> Task material:
+ + + + + + +

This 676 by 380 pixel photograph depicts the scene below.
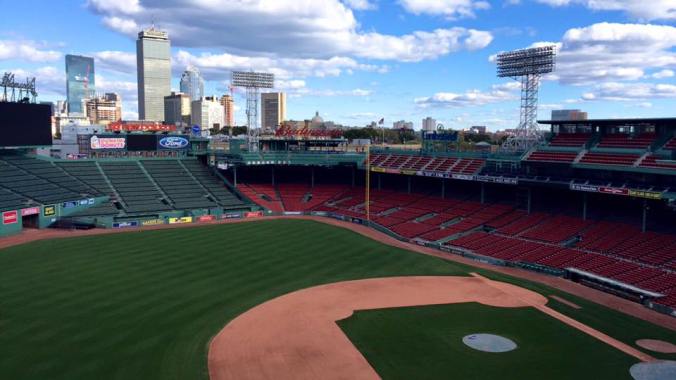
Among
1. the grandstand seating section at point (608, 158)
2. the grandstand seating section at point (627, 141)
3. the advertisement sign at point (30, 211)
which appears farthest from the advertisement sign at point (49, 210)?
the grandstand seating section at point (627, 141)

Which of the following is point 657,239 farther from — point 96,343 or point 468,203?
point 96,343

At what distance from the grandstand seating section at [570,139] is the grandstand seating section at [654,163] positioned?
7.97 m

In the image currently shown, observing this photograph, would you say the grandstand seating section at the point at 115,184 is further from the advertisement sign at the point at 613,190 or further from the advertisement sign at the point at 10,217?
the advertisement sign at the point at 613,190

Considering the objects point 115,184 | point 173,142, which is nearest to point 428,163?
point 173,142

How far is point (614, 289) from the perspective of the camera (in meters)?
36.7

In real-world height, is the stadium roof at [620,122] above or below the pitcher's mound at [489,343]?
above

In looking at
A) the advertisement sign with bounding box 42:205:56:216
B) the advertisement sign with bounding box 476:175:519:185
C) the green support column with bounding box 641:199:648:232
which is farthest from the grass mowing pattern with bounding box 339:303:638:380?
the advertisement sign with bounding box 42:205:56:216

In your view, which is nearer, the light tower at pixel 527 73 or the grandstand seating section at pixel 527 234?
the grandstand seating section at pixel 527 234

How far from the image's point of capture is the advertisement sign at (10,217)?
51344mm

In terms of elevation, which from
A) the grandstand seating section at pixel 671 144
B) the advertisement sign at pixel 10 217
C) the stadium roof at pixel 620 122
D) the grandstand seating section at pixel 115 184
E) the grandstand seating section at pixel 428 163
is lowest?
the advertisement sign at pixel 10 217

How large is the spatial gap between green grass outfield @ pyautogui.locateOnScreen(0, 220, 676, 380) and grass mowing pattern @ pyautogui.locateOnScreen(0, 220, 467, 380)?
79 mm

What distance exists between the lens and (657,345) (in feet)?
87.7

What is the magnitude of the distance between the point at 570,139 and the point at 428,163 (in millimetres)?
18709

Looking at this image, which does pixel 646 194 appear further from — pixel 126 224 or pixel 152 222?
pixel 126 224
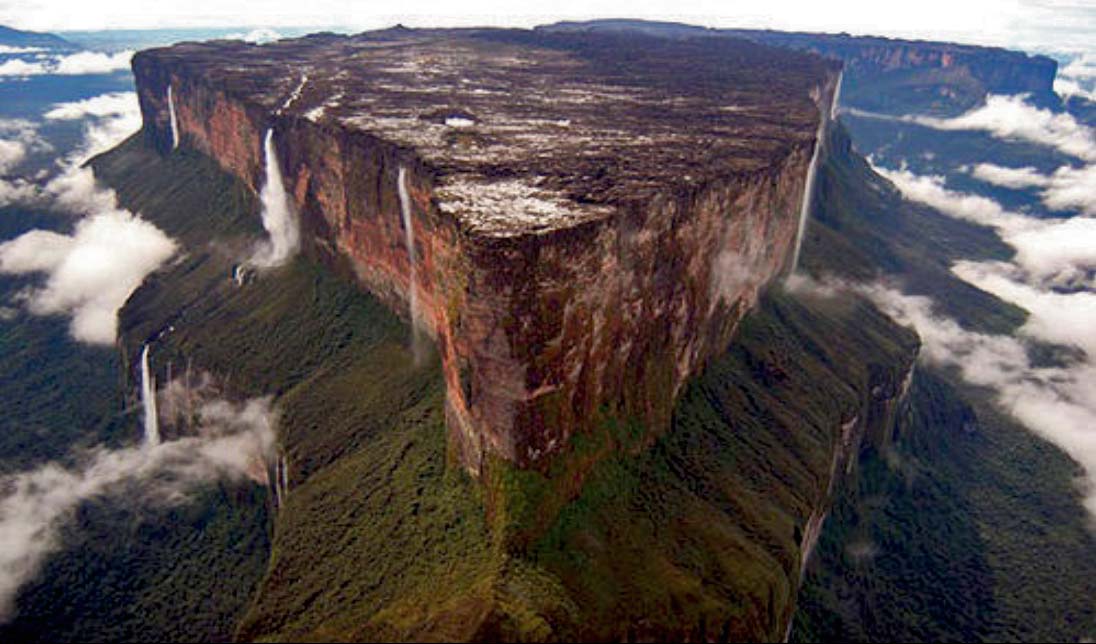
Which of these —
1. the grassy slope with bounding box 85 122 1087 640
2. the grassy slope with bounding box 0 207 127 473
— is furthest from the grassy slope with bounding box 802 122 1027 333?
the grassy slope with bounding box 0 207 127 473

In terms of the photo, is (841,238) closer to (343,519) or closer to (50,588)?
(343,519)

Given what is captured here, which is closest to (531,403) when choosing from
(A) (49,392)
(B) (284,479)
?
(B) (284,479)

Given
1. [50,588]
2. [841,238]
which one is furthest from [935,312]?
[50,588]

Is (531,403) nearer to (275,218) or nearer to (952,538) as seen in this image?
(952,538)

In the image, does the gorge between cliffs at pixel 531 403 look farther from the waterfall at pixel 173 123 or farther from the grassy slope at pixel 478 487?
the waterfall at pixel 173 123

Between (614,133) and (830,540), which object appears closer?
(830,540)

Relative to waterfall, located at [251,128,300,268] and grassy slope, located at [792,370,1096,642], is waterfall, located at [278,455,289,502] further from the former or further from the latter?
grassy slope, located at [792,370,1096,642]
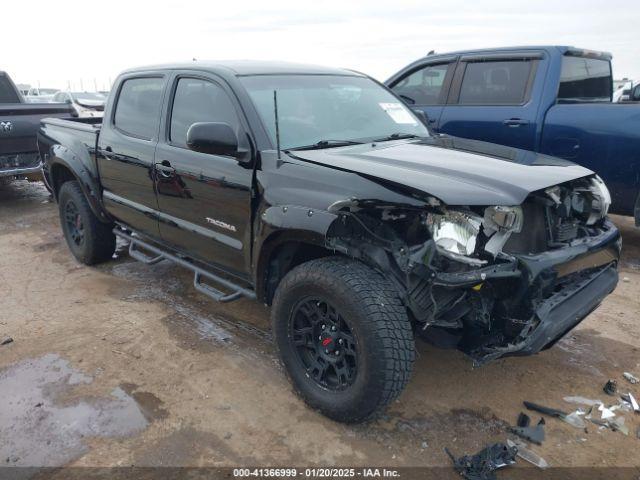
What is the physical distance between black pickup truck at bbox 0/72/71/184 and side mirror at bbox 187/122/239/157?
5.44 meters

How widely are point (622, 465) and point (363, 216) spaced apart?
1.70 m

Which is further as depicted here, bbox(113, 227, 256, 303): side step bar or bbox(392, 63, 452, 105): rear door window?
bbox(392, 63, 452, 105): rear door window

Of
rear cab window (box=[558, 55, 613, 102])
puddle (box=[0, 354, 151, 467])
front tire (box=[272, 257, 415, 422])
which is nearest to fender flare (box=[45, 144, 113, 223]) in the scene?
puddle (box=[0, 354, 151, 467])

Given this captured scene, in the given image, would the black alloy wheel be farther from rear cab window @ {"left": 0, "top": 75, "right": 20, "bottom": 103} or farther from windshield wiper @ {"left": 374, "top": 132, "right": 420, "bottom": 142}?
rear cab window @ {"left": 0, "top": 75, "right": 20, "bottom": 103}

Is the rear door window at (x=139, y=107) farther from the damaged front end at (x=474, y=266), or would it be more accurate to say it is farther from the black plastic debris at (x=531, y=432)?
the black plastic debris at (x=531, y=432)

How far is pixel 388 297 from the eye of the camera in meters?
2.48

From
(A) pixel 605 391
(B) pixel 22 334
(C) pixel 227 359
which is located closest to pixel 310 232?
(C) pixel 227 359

+ + + + + + +

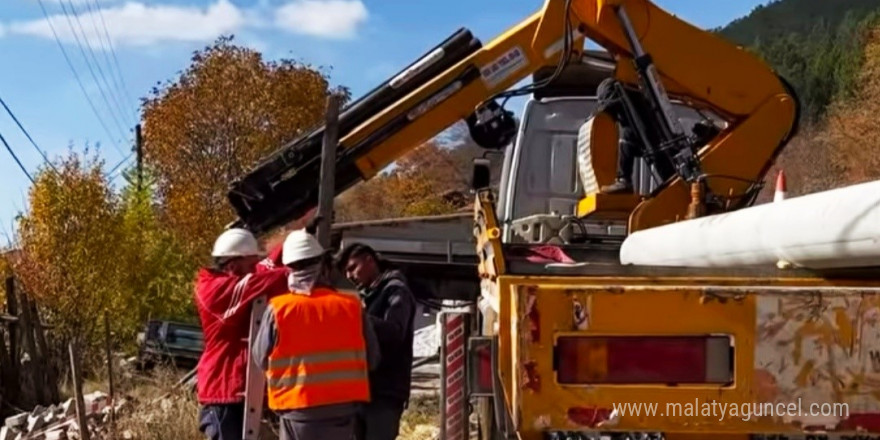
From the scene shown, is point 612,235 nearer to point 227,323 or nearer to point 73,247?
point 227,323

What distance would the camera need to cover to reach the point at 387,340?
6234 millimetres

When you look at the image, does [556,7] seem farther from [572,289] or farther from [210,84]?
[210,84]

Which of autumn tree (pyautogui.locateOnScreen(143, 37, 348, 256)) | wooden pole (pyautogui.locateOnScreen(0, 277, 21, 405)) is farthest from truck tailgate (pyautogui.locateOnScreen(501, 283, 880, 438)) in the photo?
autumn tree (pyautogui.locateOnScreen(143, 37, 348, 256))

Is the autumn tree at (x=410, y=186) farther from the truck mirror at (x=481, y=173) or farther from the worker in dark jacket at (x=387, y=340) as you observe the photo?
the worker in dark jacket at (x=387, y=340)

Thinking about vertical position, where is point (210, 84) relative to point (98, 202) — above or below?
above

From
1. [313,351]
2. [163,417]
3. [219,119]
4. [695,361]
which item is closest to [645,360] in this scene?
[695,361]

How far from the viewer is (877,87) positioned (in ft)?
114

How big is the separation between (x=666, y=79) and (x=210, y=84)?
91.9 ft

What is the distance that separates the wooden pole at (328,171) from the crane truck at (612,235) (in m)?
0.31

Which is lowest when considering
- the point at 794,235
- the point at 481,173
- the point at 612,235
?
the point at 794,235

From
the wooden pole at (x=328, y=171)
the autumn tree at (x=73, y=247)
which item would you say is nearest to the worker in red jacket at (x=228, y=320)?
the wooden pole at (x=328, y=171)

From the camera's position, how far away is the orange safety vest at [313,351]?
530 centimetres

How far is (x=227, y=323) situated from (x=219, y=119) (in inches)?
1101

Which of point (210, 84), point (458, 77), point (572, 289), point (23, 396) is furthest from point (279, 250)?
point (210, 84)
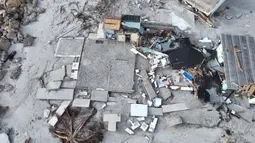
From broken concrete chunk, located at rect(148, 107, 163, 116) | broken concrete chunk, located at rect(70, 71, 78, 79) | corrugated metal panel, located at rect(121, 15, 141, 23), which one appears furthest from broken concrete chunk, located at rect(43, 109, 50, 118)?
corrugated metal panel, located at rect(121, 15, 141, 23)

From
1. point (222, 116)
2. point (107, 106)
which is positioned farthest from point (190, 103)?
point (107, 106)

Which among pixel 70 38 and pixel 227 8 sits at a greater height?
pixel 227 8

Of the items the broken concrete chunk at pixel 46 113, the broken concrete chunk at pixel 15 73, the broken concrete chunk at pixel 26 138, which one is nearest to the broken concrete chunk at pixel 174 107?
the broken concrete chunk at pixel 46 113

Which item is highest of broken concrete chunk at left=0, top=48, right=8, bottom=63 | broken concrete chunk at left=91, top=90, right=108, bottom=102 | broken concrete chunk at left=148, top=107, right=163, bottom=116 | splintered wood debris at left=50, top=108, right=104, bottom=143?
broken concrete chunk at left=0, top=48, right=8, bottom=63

+ + + + + + +

> What you should do:
Pick out each line of the items above that contains the word "waterfall" and copy it.

> Response to this task:
In the image, does the gorge between cliffs at pixel 531 403 look farther from the waterfall at pixel 173 123 or farther from the grassy slope at pixel 478 487?
the waterfall at pixel 173 123
Relative to waterfall, located at [251,128,300,268] and grassy slope, located at [792,370,1096,642], is waterfall, located at [278,455,289,502] further from the former or further from the latter?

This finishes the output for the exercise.